◆ What you will do ◆
Could you reproduce the lines below from the one with "Prada PR65ZS Pale Gold Dark Green Front" through the one with "Блок питания ATX"? Keep both ends and add nothing.

◆ Exercise inputs ◆
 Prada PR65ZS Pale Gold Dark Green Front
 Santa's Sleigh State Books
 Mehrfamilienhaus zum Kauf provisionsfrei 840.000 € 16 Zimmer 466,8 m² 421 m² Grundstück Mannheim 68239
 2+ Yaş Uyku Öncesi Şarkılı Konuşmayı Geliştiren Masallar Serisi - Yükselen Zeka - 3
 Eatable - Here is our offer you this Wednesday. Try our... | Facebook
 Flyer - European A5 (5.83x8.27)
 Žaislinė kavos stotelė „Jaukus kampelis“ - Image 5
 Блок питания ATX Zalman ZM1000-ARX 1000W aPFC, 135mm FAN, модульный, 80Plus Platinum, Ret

==

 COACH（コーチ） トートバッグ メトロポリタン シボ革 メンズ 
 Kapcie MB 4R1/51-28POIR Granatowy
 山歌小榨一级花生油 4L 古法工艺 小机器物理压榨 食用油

==

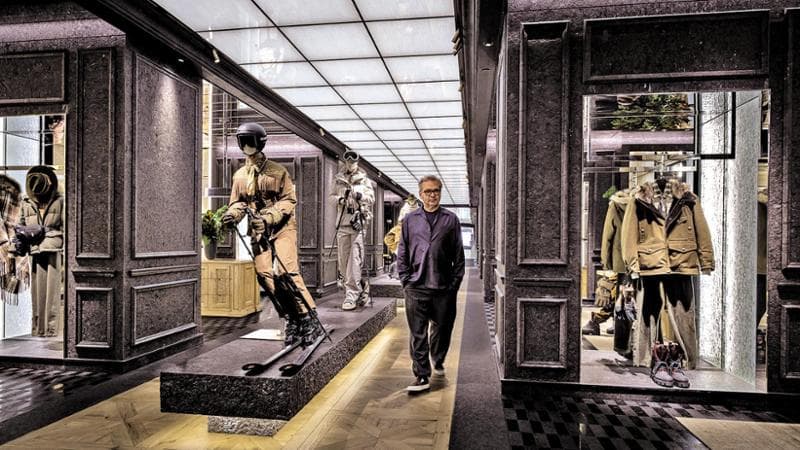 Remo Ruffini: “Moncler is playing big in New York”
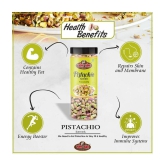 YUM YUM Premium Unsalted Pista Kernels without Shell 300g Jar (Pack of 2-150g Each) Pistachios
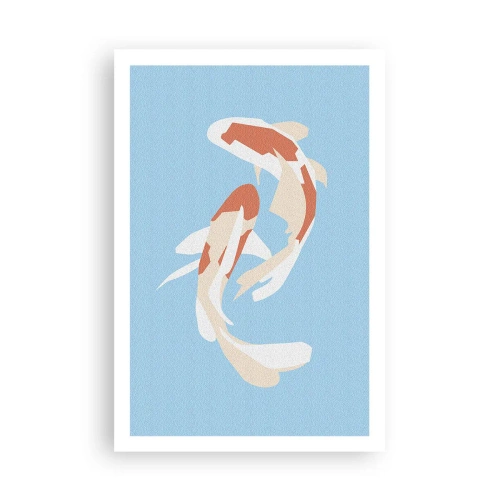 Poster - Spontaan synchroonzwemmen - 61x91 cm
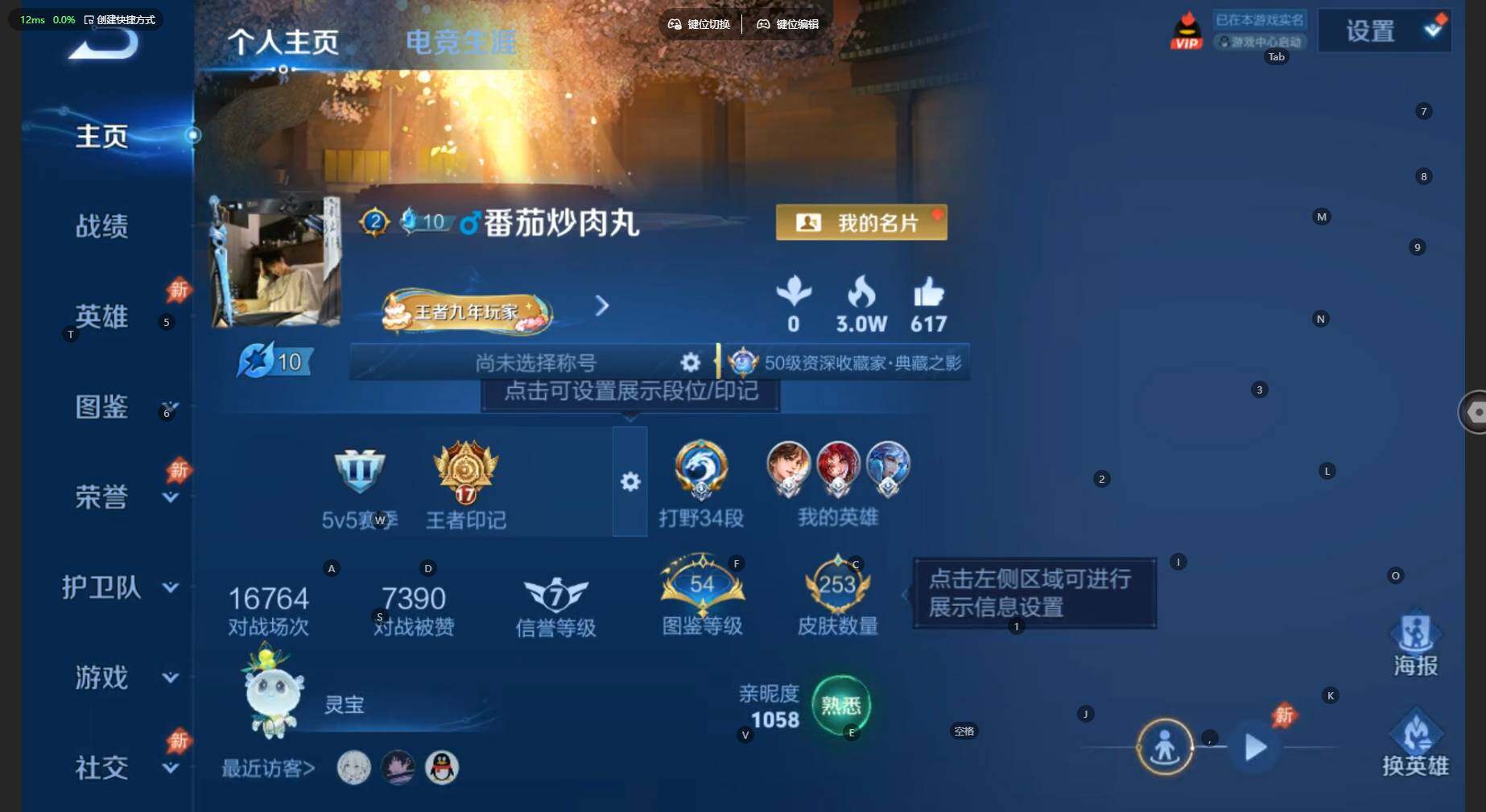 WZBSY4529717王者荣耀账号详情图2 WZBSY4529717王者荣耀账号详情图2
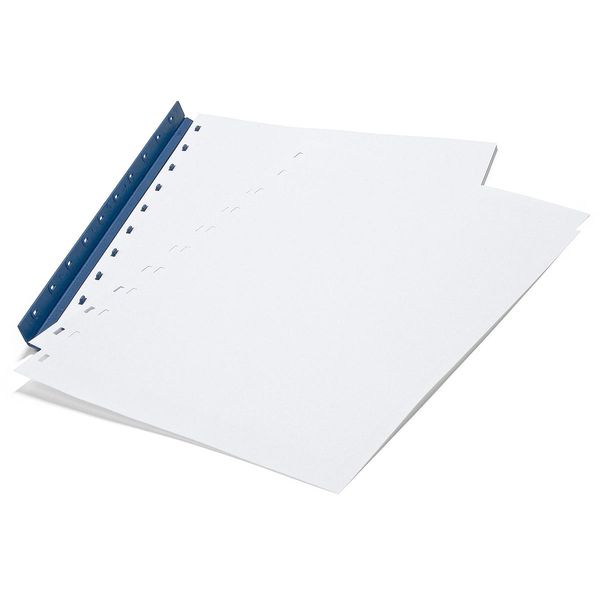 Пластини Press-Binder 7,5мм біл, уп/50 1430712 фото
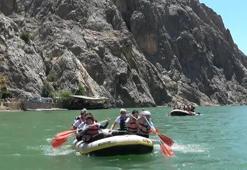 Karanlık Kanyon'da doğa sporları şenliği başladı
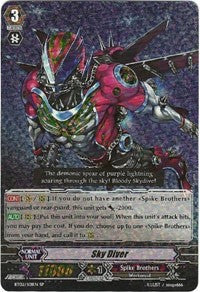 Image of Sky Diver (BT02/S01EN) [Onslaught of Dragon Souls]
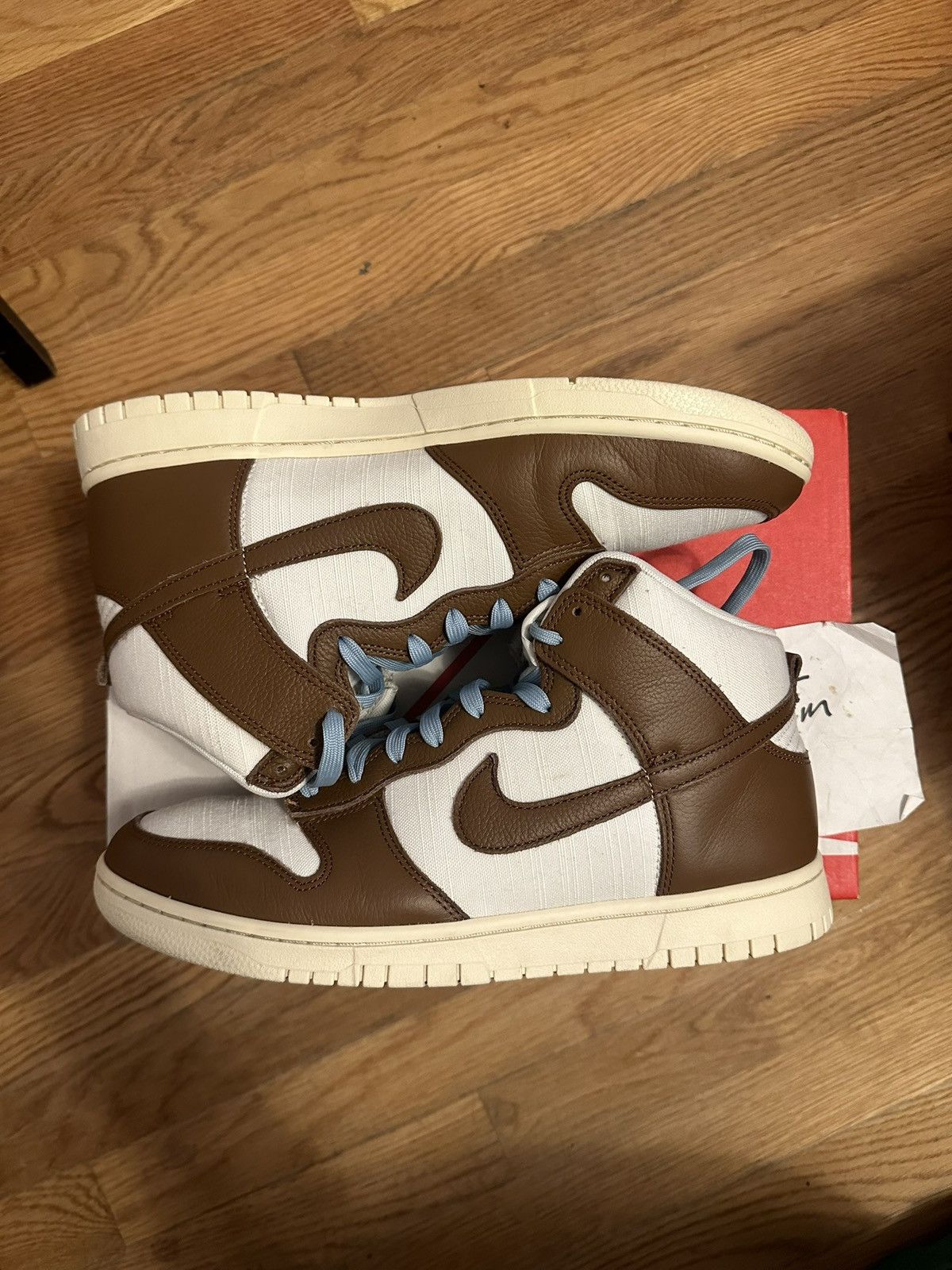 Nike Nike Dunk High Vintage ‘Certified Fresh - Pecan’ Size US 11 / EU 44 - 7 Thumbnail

◆ Output below ◆
 Prada PR65ZS Pale Gold Dark Green Front
 Santa's Sleigh State Books
 Mehrfamilienhaus zum Kauf provisionsfrei 840.000 € 16 Zimmer 466,8 m² 421 m² Grundstück Mannheim 68239
 2+ Yaş Uyku Öncesi Şarkılı Konuşmayı Geliştiren Masallar Serisi - Yükselen Zeka - 3
 Eatable - Here is our offer you this Wednesday. Try our... | Facebook
 Flyer - European A5 (5.83x8.27)
 Žaislinė kavos stotelė „Jaukus kampelis“ - Image 5
 Блок питания ATX Zalman ZM1000-ARX 1000W aPFC, 135mm FAN, модульный, 80Plus Platinum, Ret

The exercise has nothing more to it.